The top-10 firm's adjusted net profit was NZ$162 million, slightly higher than market expectations as growth in its mobile business offset low margins on its broadband price plans, while fixed-line businesses also suffered.
Forecasts had been for profits of NZ$157 million, according to a Reuters poll of three analysts.
Profits were significantly down from NZ$240 million in 2012, reflecting significant one-off gains made last year from its demerger in late 2011, when it split off its fixed-line network operations into Chorus Ltd.
Telecom offers retail fixed-line and Internet services, using Chorus's network but sells mobile services using the network infrastructure it retained.

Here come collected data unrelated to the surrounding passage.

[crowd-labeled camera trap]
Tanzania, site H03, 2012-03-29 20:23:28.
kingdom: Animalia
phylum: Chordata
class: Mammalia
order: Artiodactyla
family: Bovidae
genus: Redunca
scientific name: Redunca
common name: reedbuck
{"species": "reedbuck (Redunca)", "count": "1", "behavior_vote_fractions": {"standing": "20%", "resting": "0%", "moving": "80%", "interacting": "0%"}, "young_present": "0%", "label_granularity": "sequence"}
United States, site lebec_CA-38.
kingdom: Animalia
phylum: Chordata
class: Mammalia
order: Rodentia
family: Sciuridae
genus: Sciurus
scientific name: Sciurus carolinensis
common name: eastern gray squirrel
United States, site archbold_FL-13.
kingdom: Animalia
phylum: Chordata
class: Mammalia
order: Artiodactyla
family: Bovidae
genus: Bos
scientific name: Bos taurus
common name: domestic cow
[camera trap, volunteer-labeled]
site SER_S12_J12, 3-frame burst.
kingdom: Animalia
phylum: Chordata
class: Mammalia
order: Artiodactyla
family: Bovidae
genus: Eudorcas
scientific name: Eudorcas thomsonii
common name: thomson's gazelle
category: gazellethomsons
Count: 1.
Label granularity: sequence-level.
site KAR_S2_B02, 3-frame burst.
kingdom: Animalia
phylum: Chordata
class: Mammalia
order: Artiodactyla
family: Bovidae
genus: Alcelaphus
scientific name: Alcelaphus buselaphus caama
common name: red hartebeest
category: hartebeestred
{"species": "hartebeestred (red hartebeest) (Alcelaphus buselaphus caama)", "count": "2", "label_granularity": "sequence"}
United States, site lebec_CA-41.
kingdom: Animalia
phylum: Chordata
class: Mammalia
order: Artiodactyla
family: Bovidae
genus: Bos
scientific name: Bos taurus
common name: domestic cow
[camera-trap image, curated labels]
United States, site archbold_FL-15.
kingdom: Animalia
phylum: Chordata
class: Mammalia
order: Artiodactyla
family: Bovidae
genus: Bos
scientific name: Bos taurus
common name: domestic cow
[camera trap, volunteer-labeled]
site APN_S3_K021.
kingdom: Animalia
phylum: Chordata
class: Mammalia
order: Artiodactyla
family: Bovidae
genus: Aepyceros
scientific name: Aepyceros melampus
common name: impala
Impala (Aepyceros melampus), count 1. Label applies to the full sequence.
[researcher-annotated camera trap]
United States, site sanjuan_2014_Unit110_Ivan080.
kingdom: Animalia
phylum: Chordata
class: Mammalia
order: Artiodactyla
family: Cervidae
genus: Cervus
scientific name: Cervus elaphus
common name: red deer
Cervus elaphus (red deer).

It announced a dividend of 8 cents per share, down from 9 cents last year.
Despite Telecom's downgraded outlook, its shares rose 1.1 percent to a session high of NZ$2.23, on optimism that restructuring will help the firm compete with Vodafone, in the broadband market after it bought Telstraclear's operations last year.
"There's some anticipation of the restructuring potential coming through," said Shane Solly, portfolio manager at Mint Asset Management in Auckland.
But he added that Telecom could face a rocky future, adding, "The restructuring announcement will be very influential in how people consider the company going forward."
Earlier this week Telecom said it would join Vodafone and Australia's Telstra to build a submarine cable between New Zealand and Australia, offering increased capacity and speeds.